**WHAT IS REQUIRED**. Copy the following listing line for line, keeping every word, number, and punctuation mark unchanged.

═════ DATA FOR THE TASK

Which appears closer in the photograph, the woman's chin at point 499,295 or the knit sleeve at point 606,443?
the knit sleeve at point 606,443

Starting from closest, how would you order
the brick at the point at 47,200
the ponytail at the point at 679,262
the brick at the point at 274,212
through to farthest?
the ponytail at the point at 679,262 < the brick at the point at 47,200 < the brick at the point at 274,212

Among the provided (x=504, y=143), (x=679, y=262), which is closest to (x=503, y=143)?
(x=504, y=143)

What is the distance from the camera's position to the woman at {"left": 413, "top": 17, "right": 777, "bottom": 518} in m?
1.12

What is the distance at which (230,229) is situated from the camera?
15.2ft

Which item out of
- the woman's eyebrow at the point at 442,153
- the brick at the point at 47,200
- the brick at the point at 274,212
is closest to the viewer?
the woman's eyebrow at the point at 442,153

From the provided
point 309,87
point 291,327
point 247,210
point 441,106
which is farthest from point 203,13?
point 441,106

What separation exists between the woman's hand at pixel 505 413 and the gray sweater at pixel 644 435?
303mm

══════════

**RESULT OF THIS EXERCISE**.
Which appears closer in the photograph, the woman's chin at point 499,295 or the knit sleeve at point 606,443?
the knit sleeve at point 606,443

Starting from closest, how would you order
the brick at the point at 47,200
the ponytail at the point at 679,262
the brick at the point at 274,212
through to farthest?
the ponytail at the point at 679,262 < the brick at the point at 47,200 < the brick at the point at 274,212

Among the provided (x=504, y=143), (x=679, y=262), which is closest to (x=503, y=143)?
(x=504, y=143)

What is the distance from the camera's position to the woman at {"left": 413, "top": 17, "right": 777, "bottom": 518} in m?
1.12

What is the distance at which (230,229) is situated from the camera?
15.2ft

Which item out of
- the woman's eyebrow at the point at 442,153
- the brick at the point at 47,200
- the brick at the point at 274,212
is closest to the viewer?
the woman's eyebrow at the point at 442,153

From the provided
point 309,87
point 291,327
point 247,210
point 441,106
which is farthest from point 203,13?
point 441,106

What separation exists between the woman's hand at pixel 505 413 and the gray sweater at pixel 644 435?
303mm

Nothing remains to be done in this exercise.